What this task involves =
Pictures stay out of the copy. Retype exactly the lines below from the one with "5YFBURHE4KP912446 2019 Toyota" through the one with "saia - 2025-06-08T10:00:05.130000".
** Data provided follows **
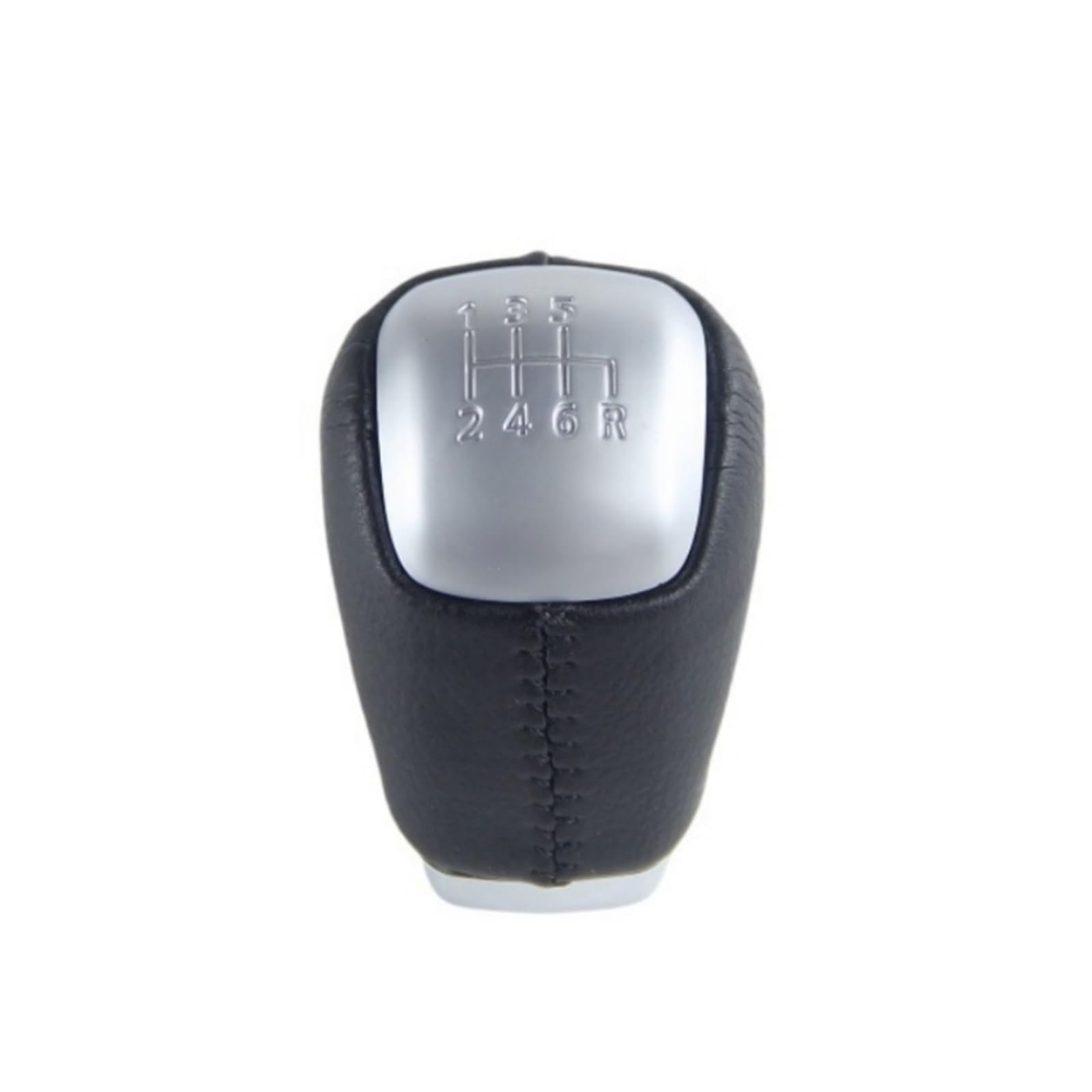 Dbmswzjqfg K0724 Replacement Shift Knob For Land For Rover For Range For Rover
** End of Data provided **
** Data provided follows **
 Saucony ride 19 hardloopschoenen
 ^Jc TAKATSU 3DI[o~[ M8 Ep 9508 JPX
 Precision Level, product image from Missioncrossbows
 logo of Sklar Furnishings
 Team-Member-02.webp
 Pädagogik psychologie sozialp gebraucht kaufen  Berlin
** End of Data provided **
** Data provided follows **
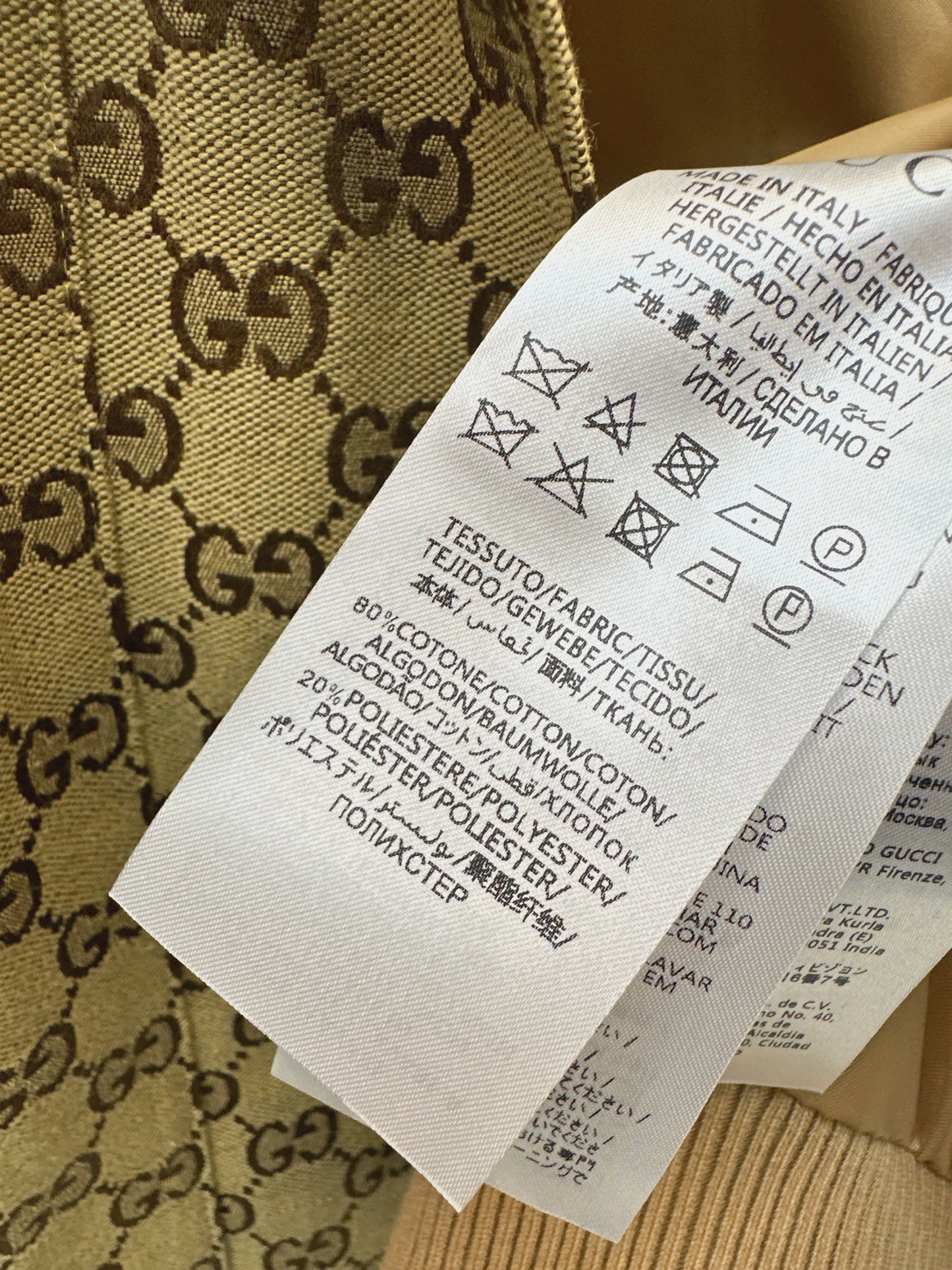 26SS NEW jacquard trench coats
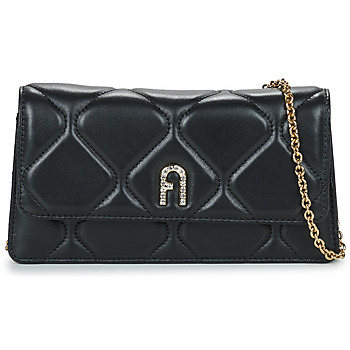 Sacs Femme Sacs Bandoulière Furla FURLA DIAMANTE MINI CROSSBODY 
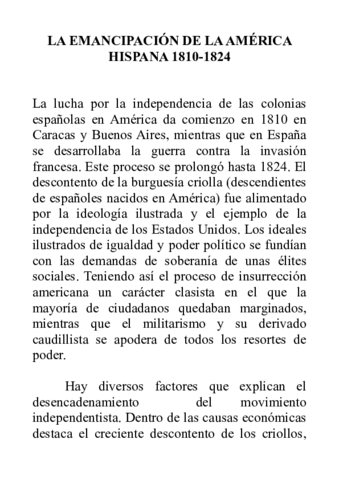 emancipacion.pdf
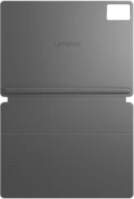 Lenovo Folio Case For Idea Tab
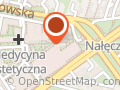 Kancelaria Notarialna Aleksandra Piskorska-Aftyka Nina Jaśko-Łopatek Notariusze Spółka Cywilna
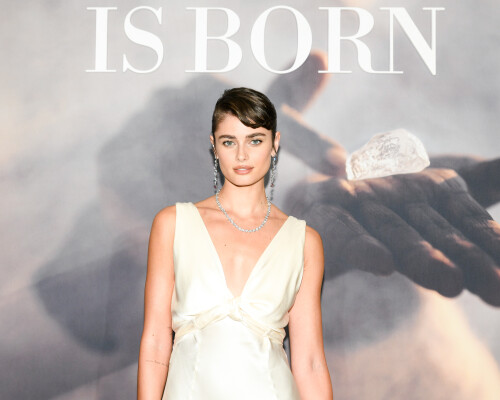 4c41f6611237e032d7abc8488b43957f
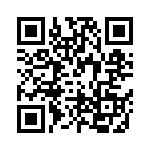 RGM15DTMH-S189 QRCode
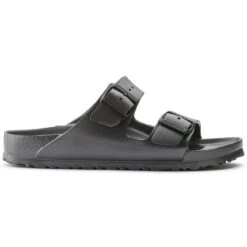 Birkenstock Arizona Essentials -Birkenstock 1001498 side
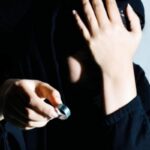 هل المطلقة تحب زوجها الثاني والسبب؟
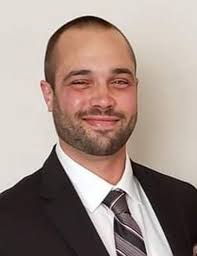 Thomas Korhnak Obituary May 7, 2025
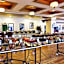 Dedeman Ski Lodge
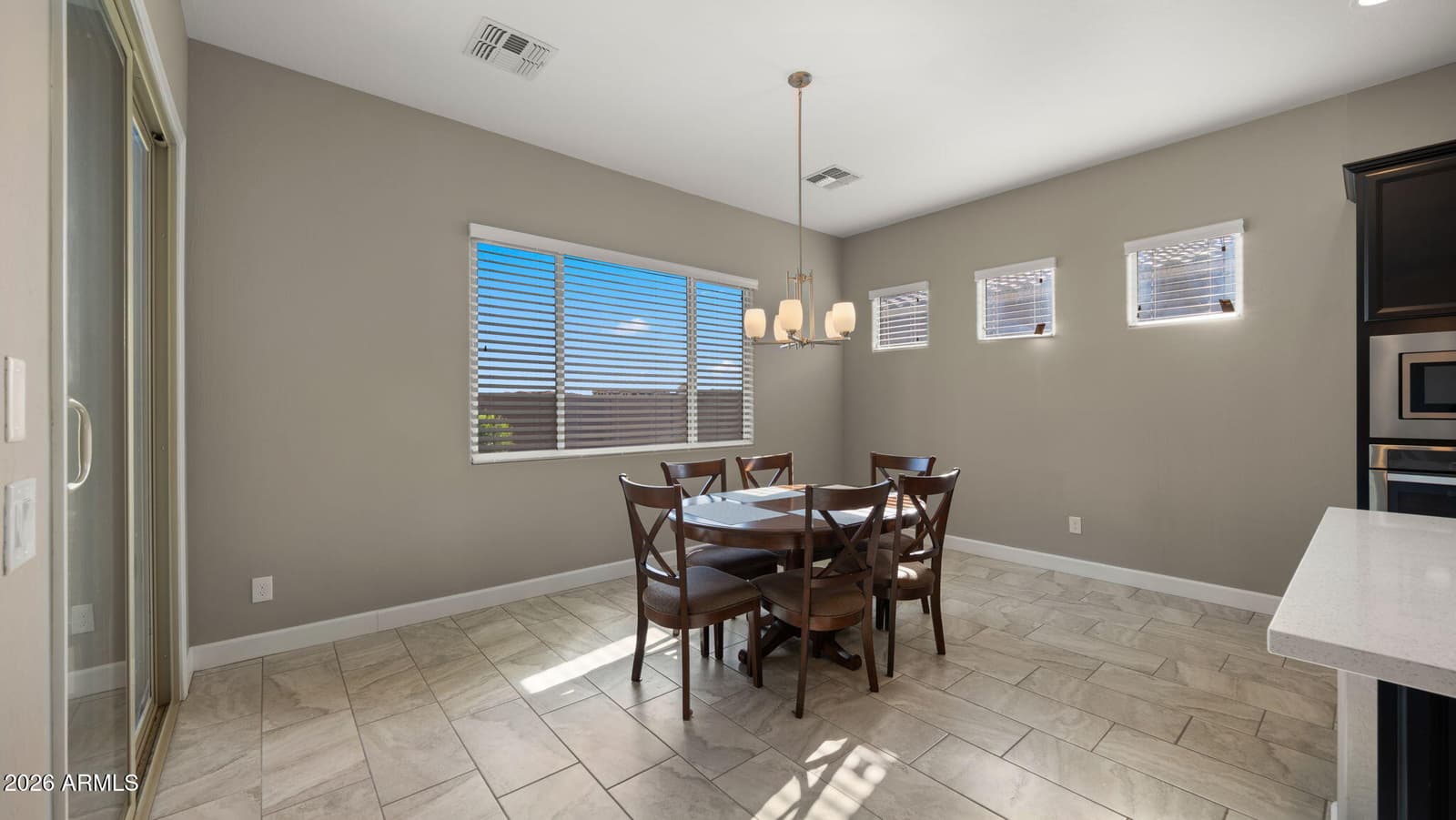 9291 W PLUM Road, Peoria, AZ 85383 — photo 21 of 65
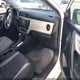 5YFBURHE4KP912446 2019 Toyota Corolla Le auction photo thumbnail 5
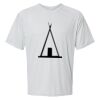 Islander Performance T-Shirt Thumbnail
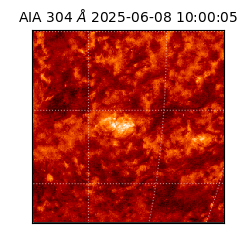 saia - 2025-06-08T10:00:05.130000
** End of Data provided **
Finished task =
 5YFBURHE4KP912446 2019 Toyota Corolla Le auction photo thumbnail 5
 Islander Performance T-Shirt Thumbnail
 saia - 2025-06-08T10:00:05.130000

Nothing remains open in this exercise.